Beth Lewis is the director of Save Our Schools Arizona, as well as a Tempe educator and parent. This op-ed was originally published in the AZ Mirror.
Arizona is facing an unprecedented school closure crisis.
Last school year, 20 schools were forced to shutter their doors, causing uncertainty and heartache for many Arizona families who rely on and choose their local neighborhood schools. Now, even more districts are being forced to make agonizing decisions about school closures this year, with Kyrene schools in Tempe considering shuttering one-third of its schools and Amphi schools in Tucson looking at closing 5 of its 12 elementary schools.
Arizonans deserve the truth: It’s the vouchers.
Instead of investing in local public schools to meet students’ needs and ward off school closures to ensure equal access to quality neighborhood schools, Republican state lawmakers voted to force through universal ESA vouchers, which are now draining a massive $1 billion a year to instead pay for private, for-profit models that pick and choose students.
For decades, the Republican-led Arizona legislature has chronically refused to fund our state’s public schools, which remain 49th in funding in the U.S. This rock-bottom funding leaves zero cushion for school districts facing even moderate enrollment fluctuations or birth declines.
Schools are already operating on shoestring budgets, without adequate resources or adults to meet students’ needs. Arizona’s public school classrooms are going without much-needed basic supplies. Teachers and parents must crowdfund for basics.
For years, despite a mountain of evidence of the harms of underfunding schools and lawsuits and court orders demanding the state legislature make public schools whole, Republican lawmakers protested that they didn’t have resources to fully fund local schools.

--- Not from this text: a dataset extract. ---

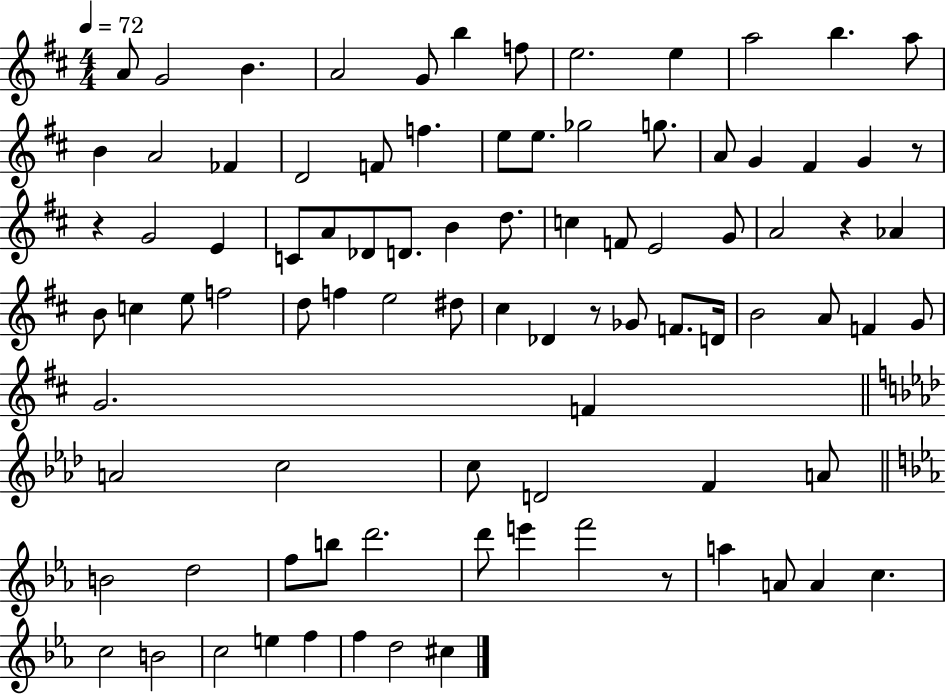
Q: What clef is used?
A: treble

But in 2022, Gov. Ducey and Republican lawmakers forced a $1 billion-a-year, uncapped universal voucher program to fund private schools. They did so without budgeting for the program and with zero guardrails for oversight or accountability — all but ensuring maximum spend with no strings attached.

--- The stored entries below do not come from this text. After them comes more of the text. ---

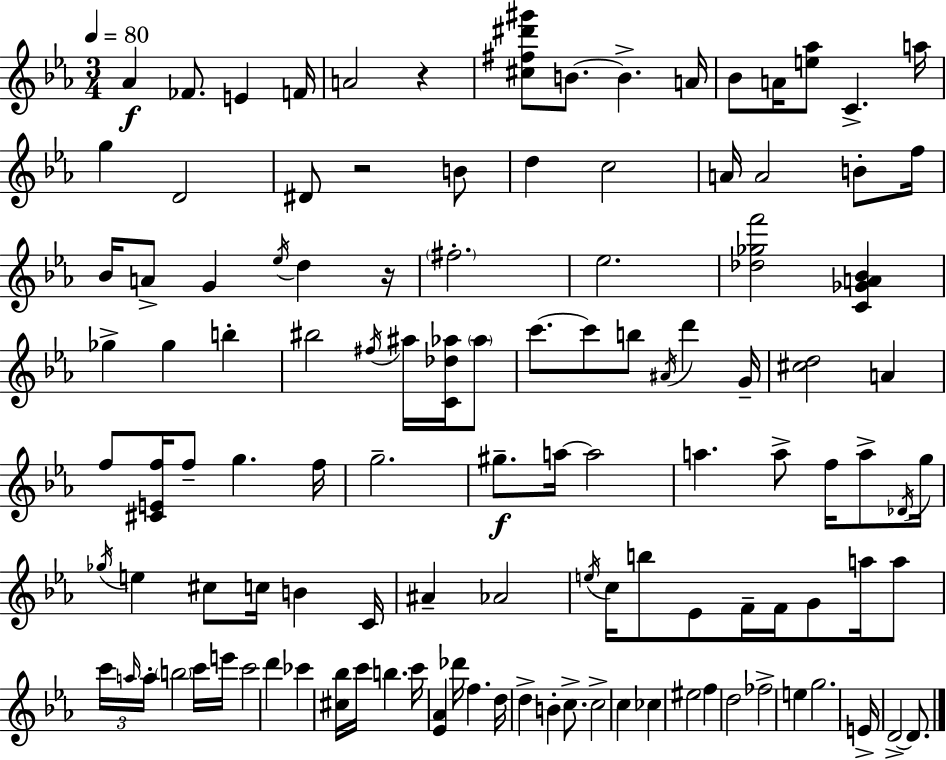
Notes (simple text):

Ab4/q FES4/e. E4/q F4/s A4/h R/q [C#5,F#5,D#6,G#6]/e B4/e. B4/q. A4/s Bb4/e A4/s [E5,Ab5]/e C4/q. A5/s G5/q D4/h D#4/e R/h B4/e D5/q C5/h A4/s A4/h B4/e F5/s Bb4/s A4/e G4/q Eb5/s D5/q R/s F#5/h. Eb5/h. [Db5,Gb5,F6]/h [C4,Gb4,A4,Bb4]/q Gb5/q Gb5/q B5/q BIS5/h F#5/s A#5/s [C4,Db5,Ab5]/s Ab5/e C6/e. C6/e B5/e A#4/s D6/q G4/s [C#5,D5]/h A4/q F5/e [C#4,E4,F5]/s F5/e G5/q. F5/s G5/h. G#5/e. A5/s A5/h A5/q. A5/e F5/s A5/e Db4/s G5/s Gb5/s E5/q C#5/e C5/s B4/q C4/s A#4/q Ab4/h E5/s C5/s B5/e Eb4/e F4/s F4/s G4/e A5/s A5/e C6/s A5/s A5/s B5/h C6/s E6/s C6/h D6/q CES6/q [C#5,Bb5]/s C6/s B5/q. C6/s [Eb4,Ab4]/q Db6/s F5/q. D5/s D5/q B4/q C5/e. C5/h C5/q CES5/q EIS5/h F5/q D5/h FES5/h E5/q G5/h. E4/s D4/h D4/e.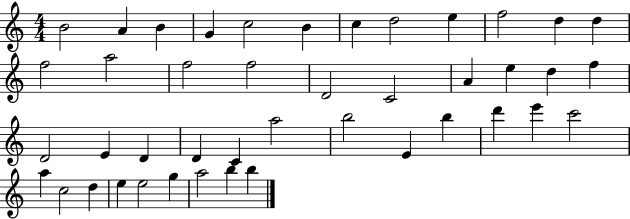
{
  \clef treble
  \numericTimeSignature
  \time 4/4
  \key c \major
  b'2 a'4 b'4 | g'4 c''2 b'4 | c''4 d''2 e''4 | f''2 d''4 d''4 | \break f''2 a''2 | f''2 f''2 | d'2 c'2 | a'4 e''4 d''4 f''4 | \break d'2 e'4 d'4 | d'4 c'4 a''2 | b''2 e'4 b''4 | d'''4 e'''4 c'''2 | \break a''4 c''2 d''4 | e''4 e''2 g''4 | a''2 b''4 b''4 | \bar "|."
}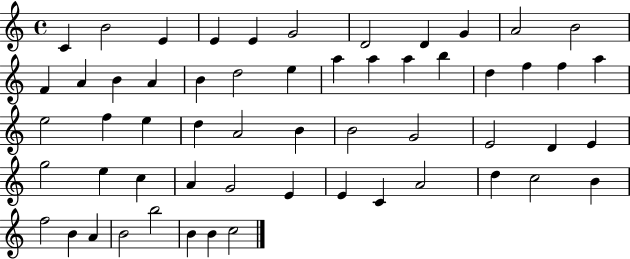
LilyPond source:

{
  \clef treble
  \time 4/4
  \defaultTimeSignature
  \key c \major
  c'4 b'2 e'4 | e'4 e'4 g'2 | d'2 d'4 g'4 | a'2 b'2 | \break f'4 a'4 b'4 a'4 | b'4 d''2 e''4 | a''4 a''4 a''4 b''4 | d''4 f''4 f''4 a''4 | \break e''2 f''4 e''4 | d''4 a'2 b'4 | b'2 g'2 | e'2 d'4 e'4 | \break g''2 e''4 c''4 | a'4 g'2 e'4 | e'4 c'4 a'2 | d''4 c''2 b'4 | \break f''2 b'4 a'4 | b'2 b''2 | b'4 b'4 c''2 | \bar "|."
}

Over 90,000 students are now enrolled in the ESA voucher program, a majority of which never attended public schools. Data shows that vouchers are predominantly being used by wealthy families who’d already been choosing private schools. This means well over half of the $1 billion that Arizona taxpayers will spend on vouchers this year will go to subsidies for wealthier families who were already able to choose (and afford) private education or homeschooling.
Put simply, vouchers are draining desperately needed funds from low-income schools and forcing school closures, while lining the pockets of the rich.

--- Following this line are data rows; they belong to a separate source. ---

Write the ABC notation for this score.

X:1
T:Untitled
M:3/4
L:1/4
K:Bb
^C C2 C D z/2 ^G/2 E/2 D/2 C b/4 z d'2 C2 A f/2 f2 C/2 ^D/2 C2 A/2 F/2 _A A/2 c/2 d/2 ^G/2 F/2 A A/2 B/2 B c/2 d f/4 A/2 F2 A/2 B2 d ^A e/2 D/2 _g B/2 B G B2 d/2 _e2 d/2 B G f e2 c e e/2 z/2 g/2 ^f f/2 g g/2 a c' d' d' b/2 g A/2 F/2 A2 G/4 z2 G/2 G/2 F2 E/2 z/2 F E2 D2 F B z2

In Kyrene Elementary School District, which has said that school closures are necessary to make between $7 million and $12 million in budget cuts, vouchers are draining $12.1 million a year. Amphi schools are losing $13.7 million a year to vouchers — and 87% of voucher students in that district never attended public schools.
Roosevelt School District shut down five schools to save a stated $8 million a year, while vouchers drain $8 million a year in the district. Paradise Valley Unified School District closed three schools to save $2.4 million a year, while vouchers drain $30 million a year there.
The math is simple: Arizona doesn’t provide enough funding to adequately fund one school system, much less two — a public system open to all and a selective private system. Meanwhile, report after report shows many millions in fraud, waste and abuse of our taxpayer dollars via the voucher system — money that could and should stay in the public schools that are being forced to close against the will of the families and educators choosing these schools.
We are far past the time for alarm bells; this is a full-blown crisis for our state. The Republicans who control our state legislature are intentionally underfunding Arizona’s schools, which serve 92% of families, in order to usher in a privatized, two-tiered education system where some children are “picked” as winners and many are left behind. None of us should be okay with this. Arizona has a moral imperative and a constitutional obligation to fund public education for all families. Speak up now, before we lose our public schools for good.